Friday, July 23, 2004

 
Last night I spent some time with the Dao De Ching. In the version I have, in addition to a straight translation (which is ok, but because the translator is primarily a translator of Sanskrit, it has a vedantic ‘taste’ to it) there is an ideogram-by-ideogram translation in the back. For each character, he gives a bunch of variant meanings, and for some the pictorial origin. So if you are patient, you can puzzle out different syntaxes and sentences, most of which end up supporting each other, not negating. Working through passages of Finnegans Wake was good practice for this, I think.

So here is what I think of the first ‘sentence.’ The characters are: “Dao,” which is derived from a head and a foot (i.e. the famous path, “Way”); “k’o,” which is derived from bear, or any powerful animal, and means able, having the power to; “Dao” again; “Fei,” which is derived from the two wings of a bird, and represents the “abstract notion of opposition, contradiction.” The commentary further says “Although the two wings oppose each other, they are both needed in order for the bird to fly.” This basic concept is the heart of Daoism (the philosophy, that is; I know little of the religion which goes by the same name but is actually different); “Ch’ang,” which is derived from a house-roof and a banner/flag flying, and means stability, elevated, authority, imperial, even eternal.
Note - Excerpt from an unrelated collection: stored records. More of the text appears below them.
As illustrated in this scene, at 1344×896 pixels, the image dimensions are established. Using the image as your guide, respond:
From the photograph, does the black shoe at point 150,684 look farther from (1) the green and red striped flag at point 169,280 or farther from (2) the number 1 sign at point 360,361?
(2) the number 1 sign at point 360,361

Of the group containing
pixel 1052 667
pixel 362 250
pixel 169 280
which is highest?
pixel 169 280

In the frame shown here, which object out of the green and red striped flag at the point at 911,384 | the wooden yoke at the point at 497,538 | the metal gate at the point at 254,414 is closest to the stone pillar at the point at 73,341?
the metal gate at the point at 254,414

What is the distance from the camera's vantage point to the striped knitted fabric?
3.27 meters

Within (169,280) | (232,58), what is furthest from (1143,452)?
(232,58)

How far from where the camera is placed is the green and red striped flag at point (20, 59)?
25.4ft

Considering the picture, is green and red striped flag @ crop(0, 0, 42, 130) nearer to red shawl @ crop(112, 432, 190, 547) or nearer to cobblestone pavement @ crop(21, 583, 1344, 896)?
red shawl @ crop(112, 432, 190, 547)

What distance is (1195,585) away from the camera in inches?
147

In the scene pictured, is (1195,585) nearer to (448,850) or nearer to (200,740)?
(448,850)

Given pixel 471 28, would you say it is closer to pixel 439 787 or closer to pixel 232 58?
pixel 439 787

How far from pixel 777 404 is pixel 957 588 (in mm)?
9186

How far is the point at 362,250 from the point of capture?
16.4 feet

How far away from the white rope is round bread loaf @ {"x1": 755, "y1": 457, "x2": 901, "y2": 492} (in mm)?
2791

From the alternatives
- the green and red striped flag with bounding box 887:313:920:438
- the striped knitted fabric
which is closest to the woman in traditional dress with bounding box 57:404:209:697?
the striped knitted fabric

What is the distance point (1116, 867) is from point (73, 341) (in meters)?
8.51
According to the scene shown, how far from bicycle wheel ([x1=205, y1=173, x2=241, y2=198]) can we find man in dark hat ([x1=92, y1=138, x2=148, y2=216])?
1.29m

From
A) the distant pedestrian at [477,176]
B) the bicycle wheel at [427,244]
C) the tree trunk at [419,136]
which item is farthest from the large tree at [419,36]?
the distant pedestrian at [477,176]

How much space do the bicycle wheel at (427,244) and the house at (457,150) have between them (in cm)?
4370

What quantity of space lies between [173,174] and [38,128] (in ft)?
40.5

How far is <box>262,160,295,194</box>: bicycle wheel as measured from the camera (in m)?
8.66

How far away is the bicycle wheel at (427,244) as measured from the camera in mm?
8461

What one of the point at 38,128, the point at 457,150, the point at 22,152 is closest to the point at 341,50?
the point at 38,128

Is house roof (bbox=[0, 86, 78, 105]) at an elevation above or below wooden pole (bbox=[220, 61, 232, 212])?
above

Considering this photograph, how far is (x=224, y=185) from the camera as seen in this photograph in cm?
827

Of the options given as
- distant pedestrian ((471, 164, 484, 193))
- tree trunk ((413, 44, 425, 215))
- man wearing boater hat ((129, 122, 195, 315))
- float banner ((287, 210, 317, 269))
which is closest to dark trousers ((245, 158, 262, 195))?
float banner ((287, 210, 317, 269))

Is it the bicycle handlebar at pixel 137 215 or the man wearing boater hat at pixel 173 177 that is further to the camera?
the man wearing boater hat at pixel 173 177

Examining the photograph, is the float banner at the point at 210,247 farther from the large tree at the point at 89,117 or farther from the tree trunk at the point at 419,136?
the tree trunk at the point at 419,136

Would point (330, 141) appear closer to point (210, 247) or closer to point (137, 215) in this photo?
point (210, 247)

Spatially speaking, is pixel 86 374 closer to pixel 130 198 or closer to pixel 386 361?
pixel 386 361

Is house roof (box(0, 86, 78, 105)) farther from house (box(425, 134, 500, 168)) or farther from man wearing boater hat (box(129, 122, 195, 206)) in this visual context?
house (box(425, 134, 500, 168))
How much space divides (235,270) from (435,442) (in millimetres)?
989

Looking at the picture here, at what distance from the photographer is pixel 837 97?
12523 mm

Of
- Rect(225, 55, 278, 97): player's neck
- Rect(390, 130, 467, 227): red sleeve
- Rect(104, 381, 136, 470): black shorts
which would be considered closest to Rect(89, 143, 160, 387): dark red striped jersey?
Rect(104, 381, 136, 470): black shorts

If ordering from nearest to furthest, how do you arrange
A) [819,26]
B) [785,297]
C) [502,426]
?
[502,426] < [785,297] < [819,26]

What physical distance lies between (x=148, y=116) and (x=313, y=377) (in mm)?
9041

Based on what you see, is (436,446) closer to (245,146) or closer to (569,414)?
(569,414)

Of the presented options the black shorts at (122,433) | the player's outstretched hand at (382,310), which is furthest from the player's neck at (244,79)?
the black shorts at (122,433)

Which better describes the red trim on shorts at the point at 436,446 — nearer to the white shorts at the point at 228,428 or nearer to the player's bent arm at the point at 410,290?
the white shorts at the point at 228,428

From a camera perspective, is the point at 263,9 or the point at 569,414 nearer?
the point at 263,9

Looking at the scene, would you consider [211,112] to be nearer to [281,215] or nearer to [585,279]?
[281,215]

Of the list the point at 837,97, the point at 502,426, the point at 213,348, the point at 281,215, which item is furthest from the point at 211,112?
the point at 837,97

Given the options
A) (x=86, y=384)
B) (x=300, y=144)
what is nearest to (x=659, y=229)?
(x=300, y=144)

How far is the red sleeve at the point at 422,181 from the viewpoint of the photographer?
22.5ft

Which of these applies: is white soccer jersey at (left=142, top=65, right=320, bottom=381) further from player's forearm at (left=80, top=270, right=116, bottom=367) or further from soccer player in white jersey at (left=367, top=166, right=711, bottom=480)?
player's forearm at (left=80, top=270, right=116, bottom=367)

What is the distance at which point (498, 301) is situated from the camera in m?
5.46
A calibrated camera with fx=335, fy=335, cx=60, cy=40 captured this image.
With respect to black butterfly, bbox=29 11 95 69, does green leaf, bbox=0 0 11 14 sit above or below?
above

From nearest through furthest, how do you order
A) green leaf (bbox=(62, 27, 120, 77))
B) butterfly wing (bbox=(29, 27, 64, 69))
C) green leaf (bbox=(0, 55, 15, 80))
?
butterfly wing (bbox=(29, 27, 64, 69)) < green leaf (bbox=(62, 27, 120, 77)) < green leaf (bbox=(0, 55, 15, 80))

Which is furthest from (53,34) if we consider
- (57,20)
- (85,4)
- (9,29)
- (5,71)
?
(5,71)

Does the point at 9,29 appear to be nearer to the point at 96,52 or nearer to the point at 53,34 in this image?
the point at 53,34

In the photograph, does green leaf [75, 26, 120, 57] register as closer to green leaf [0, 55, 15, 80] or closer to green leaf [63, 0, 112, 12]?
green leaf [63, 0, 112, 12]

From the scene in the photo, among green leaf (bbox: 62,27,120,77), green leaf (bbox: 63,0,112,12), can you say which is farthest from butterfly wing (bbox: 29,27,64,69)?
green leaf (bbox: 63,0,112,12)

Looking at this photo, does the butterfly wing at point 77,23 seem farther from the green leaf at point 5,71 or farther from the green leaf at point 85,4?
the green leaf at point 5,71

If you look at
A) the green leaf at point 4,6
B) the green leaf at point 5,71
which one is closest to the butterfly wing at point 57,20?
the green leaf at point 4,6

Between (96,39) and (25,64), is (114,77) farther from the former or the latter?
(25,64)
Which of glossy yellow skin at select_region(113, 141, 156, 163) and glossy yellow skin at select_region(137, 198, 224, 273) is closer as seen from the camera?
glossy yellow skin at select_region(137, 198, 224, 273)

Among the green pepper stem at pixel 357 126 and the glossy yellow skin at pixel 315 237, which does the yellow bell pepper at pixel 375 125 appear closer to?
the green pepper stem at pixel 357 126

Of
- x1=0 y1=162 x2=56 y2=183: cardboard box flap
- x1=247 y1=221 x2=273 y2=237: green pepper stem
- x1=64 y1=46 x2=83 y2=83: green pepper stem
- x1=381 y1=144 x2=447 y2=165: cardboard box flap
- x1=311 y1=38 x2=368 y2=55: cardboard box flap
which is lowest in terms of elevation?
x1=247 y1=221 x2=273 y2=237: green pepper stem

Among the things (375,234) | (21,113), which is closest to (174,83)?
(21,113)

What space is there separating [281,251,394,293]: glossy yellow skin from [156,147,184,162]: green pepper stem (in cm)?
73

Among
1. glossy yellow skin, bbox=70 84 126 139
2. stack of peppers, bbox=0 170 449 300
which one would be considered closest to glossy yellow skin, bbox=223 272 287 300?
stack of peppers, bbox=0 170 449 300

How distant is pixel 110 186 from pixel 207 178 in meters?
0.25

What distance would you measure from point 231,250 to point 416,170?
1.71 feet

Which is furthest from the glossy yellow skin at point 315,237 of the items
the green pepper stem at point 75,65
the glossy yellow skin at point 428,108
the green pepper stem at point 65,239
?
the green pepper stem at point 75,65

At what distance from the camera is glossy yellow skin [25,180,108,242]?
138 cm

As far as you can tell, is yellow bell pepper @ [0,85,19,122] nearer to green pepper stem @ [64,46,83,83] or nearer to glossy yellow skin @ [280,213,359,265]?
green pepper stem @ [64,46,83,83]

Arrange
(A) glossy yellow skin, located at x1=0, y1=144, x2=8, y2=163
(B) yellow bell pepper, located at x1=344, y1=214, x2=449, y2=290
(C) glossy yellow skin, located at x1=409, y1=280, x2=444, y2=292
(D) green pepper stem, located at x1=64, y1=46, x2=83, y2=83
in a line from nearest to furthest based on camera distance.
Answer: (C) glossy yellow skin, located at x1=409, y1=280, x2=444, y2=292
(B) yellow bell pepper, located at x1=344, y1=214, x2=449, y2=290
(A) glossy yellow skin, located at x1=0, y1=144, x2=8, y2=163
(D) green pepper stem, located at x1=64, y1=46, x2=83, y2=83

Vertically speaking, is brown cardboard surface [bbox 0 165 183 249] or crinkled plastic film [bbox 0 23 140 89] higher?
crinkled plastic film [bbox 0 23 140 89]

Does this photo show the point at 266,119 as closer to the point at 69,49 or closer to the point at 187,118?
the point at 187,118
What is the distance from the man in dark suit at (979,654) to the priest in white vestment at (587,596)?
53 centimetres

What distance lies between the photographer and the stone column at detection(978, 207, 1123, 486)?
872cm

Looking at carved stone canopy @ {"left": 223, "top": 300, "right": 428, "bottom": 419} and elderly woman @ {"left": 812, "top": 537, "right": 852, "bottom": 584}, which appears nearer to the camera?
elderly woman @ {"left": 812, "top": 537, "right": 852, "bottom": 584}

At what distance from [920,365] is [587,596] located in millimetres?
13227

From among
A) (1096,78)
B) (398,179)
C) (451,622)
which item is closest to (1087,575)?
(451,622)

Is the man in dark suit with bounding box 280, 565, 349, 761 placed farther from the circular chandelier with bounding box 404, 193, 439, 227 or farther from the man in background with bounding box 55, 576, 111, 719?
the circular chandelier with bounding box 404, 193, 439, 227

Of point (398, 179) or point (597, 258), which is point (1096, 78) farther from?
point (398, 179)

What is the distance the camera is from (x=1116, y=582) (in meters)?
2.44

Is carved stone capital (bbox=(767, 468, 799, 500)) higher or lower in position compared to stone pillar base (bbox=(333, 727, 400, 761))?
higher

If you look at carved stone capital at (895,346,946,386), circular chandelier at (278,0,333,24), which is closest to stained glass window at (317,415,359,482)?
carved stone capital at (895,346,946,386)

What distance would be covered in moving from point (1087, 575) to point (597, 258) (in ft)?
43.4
The commentary further says “A flag, which is constantly moving in the wind, can also be seen as representing the eternal movement of the universe or the eternal law that says that all things change.” This is a very important idea throughout also, for emptiness (‘wu’) is seen as a great virtue, an accommodating and nonjudgemental emptiness such as is manifest in a flag’s acceding to the wind, or in the emptiness in a room which gives that room its definition; and finally one more “Dao.” So, trying to understand a little more deeply than the standard translations, which tend to be some variant on “The way that can be followed is not the Way,” I puzzled. From what I’ve learned meditating (which is experiential, not book-knowledge), I came up with a number of variants. The one I’m holding on to just now is:

“The way, which is the powerful-bodied, opposes, as one bird’s-wing does the other, the long-stable-structured way.”

or even

“The way is yin opposing yang,” or"The way is yin moving with yang."

at its simplest. This is also Blake’s energy and order. It’s also Yeats’ Byzantium poems, and his putting himself unbodied into a stable construct, a hammered art of lovely variation.

This first sentence is so beautiful in its various meanings. What I find striking is how understanding the characters as physical energies brings the meanings to an entirely actual level—that body-energy (bear—grrr) is the opposite complementary to establishment-energy (don’t forget to vacuum, dear)—that understanding the interplay between the physical and spiritual (and by this word I also mean emotional, intellectual, and social) energies is a sublime. And beyond even the specifics, to understand that any thing which is extreme is confirmed by its opposites. Isn’t this even Herbert, “That the fall may further thy flight in me?”

In light of this thought, I want to modify my simplistic Ishmael=good, Ahab=bad stance of earlier. Since all the “magic” of Moby-Dick is brought on by a domination of the theme that a man’s metaphysic is what creates his universe, Ahab in his extremity can be seen as the creator of Moby Dick. And, without Moby Dick, Ishmael never has the awe to reach the sublime he does. Ahab knows this at the end, and he would know, as I also should, that that which makes him ridiculous is not only a trait we all have, but is that which makes Ishmael sublime, escape it as he does, riding the contradictions of life and death to survival.